- Problem details
Would you copy out only the lines from the one with "Darbe girişiminde İstanbul" to the end of the records, exactly as they stand?

- Material shown
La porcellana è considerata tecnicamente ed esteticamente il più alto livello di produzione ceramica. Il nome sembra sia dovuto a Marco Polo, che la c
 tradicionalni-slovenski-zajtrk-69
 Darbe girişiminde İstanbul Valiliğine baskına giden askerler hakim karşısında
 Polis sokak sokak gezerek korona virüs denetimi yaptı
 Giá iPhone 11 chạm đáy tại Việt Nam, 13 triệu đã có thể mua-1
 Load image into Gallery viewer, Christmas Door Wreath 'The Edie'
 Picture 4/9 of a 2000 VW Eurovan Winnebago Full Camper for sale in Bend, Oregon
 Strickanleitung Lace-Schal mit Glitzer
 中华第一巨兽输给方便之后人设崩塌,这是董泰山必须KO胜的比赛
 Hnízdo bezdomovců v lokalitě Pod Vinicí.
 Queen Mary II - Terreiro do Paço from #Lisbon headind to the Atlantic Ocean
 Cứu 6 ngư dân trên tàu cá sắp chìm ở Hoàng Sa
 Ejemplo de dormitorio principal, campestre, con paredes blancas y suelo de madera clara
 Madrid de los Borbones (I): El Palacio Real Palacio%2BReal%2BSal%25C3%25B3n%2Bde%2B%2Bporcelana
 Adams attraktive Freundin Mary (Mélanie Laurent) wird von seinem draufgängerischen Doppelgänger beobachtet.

- Task result
 Darbe girişiminde İstanbul Valiliğine baskına giden askerler hakim karşısında
 Polis sokak sokak gezerek korona virüs denetimi yaptı
 Giá iPhone 11 chạm đáy tại Việt Nam, 13 triệu đã có thể mua-1
 Load image into Gallery viewer, Christmas Door Wreath 'The Edie'
 Picture 4/9 of a 2000 VW Eurovan Winnebago Full Camper for sale in Bend, Oregon
 Strickanleitung Lace-Schal mit Glitzer
 中华第一巨兽输给方便之后人设崩塌,这是董泰山必须KO胜的比赛
 Hnízdo bezdomovců v lokalitě Pod Vinicí.
 Queen Mary II - Terreiro do Paço from #Lisbon headind to the Atlantic Ocean
 Cứu 6 ngư dân trên tàu cá sắp chìm ở Hoàng Sa
 Ejemplo de dormitorio principal, campestre, con paredes blancas y suelo de madera clara
 Madrid de los Borbones (I): El Palacio Real Palacio%2BReal%2BSal%25C3%25B3n%2Bde%2B%2Bporcelana
 Adams attraktive Freundin Mary (Mélanie Laurent) wird von seinem draufgängerischen Doppelgänger beobachtet.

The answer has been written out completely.